TEXTE SOURCE:
-*-*-
À tel point que, pour Lénine,
l’instabilité du gouvernement « se
manifestera fatalement à l’une ou
l’autre occasion ». Et de conclure,
à quelques mois de la Révolution
d’Octobre, que « par bonds et par
chocs, la situation évolue cependant
de telle sorte que le passage
du pouvoir aux soviets, depuis
longtemps préconisé par notre
parti, sera enfin réalisé ».
L’expérience de 1917 a représenté
une rupture tant avec les
fantasmes d’un « grand soir » qui
allait faire instantanément passer
du pouvoir de la bourgeoisie
à celui du prolétariat, qu’avec l’illusion
d’un gouvernement réformiste
qui allait transformer peu
à peu l’État en instrument aux
mains de la classe ouvrière. Le
temps de dualité de pouvoirs, de
cohabitation entre un gouvernement
bourgeois et des organes
de pouvoir ouvrier, est nécessaire,
car il ne peut y avoir de
transfert instantané du pouvoir
de l’un à l’autre. Mais il ne peut
être que court, car la contradiction
se résout forcément par la
disparition de l’un face à l’autre.
La révolution au XXIe siècle
prendra sans aucun doute des
formes nouvelles, inattendues,
imprévisibles. Revenir sur l’expérience
de 1917 n’en est pas moins
utile pour réfléchir à la question
stratégique du passage de la
lutte généralisée à la prise du
pouvoir par les travailleurs et les
travailleuses. C’est une question
fondamentale pour les militants
et militantes anticapitalistes et
révolutionnaires qui se posent
au quotidien le problème du
déclenchement et de l’élargissement
des luttes, sans perdre
de vue la perspective du renversement
du système tout entier.
La naissance des soviets
L’existence et la centralité des
soviets ne furent pas théorisées
par quelque grande figure
de la pensée révolutionnaire
que ce fût. Les conseils ouvriers
naquirent durant la première
révolution russe, en 1905, lors
de la grève générale des mois de
mai et juin, à l’initiative du Parti
ouvrier social-démocrate de
Russie (POSDR) – qui regroupait
encore deux groupes, bolchevik
(tendance majoritaire et révolutionnaire)
et menchevik (tendance
minoritaire et réformiste).
-*-*-
[Entrées de données recueillies]
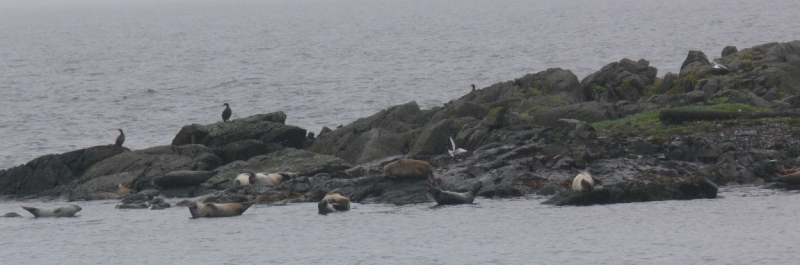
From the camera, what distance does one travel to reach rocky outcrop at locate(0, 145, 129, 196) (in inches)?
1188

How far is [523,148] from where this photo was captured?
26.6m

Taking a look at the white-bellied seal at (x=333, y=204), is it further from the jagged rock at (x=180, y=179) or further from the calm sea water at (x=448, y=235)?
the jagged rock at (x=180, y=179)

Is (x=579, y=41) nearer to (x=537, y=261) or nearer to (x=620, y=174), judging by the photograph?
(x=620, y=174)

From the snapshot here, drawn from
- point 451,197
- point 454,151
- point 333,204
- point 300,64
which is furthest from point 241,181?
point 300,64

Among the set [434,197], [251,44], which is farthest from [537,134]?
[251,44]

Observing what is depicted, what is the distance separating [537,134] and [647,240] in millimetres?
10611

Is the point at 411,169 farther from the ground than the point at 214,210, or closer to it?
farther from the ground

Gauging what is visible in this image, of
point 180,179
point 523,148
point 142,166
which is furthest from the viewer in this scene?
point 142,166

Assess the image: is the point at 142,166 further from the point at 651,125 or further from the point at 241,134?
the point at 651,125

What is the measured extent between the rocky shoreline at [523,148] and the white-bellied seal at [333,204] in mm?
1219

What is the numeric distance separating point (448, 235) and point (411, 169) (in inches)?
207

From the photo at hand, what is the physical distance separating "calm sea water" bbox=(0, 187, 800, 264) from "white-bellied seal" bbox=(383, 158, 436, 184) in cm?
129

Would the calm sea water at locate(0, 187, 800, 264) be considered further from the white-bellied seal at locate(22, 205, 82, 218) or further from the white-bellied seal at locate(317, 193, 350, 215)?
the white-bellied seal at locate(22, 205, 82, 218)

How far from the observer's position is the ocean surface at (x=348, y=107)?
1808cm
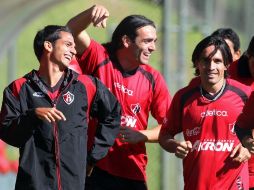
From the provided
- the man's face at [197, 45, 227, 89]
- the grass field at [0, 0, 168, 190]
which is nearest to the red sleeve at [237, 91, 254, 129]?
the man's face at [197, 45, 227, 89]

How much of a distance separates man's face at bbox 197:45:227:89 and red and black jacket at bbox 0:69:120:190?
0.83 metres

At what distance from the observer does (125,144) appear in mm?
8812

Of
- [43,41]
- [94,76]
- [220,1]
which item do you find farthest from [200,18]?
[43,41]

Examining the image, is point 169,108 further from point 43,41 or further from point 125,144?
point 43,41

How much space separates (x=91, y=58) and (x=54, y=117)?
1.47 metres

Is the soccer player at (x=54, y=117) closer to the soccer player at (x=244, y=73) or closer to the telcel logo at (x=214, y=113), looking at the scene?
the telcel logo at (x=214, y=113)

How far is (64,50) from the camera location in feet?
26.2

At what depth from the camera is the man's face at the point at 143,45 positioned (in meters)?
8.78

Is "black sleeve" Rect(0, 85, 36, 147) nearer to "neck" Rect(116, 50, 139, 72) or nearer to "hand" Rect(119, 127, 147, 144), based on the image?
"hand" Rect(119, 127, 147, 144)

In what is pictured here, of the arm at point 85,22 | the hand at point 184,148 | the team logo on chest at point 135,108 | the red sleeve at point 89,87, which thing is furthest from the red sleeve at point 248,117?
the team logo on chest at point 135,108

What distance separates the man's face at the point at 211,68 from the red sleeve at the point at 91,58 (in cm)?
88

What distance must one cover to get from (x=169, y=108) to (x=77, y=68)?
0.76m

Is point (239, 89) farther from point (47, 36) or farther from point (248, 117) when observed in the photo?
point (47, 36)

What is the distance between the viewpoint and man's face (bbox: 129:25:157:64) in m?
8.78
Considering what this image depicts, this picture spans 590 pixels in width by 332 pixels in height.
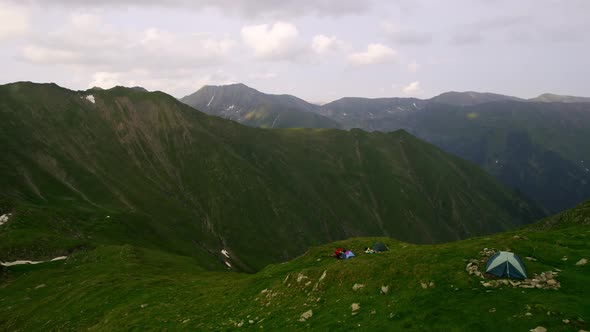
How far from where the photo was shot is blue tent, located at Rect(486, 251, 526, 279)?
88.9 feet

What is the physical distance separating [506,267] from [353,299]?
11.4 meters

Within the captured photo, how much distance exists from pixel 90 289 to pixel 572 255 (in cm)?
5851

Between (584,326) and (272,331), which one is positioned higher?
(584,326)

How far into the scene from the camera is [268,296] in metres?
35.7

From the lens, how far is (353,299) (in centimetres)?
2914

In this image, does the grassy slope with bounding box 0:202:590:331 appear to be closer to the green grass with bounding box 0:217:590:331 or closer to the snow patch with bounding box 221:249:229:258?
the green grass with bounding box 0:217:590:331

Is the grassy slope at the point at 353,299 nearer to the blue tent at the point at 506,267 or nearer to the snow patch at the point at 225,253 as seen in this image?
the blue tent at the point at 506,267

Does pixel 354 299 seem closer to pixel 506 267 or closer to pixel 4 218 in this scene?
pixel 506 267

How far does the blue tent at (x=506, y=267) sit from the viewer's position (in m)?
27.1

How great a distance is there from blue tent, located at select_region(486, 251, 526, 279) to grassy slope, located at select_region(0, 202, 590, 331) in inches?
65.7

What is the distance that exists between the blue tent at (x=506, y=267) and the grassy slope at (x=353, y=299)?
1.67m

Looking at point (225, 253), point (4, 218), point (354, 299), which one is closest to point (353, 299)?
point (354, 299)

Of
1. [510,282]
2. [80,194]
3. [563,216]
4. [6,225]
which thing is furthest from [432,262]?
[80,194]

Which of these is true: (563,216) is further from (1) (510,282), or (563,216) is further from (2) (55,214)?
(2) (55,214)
-*-*-
OBJECTIF DE L'EXERCICE:
Reproduisez à l'identique le passage du texte source allant de « La naissance des » jusqu'à « majoritaire et révolutionnaire) » inclus. Les enregistrements ne servent pas à cet exercice.

CORRIGÉ DÉTAILLÉ:
La naissance des soviets
L’existence et la centralité des
soviets ne furent pas théorisées
par quelque grande figure
de la pensée révolutionnaire
que ce fût. Les conseils ouvriers
naquirent durant la première
révolution russe, en 1905, lors
de la grève générale des mois de
mai et juin, à l’initiative du Parti
ouvrier social-démocrate de
Russie (POSDR) – qui regroupait
encore deux groupes, bolchevik
(tendance majoritaire et révolutionnaire)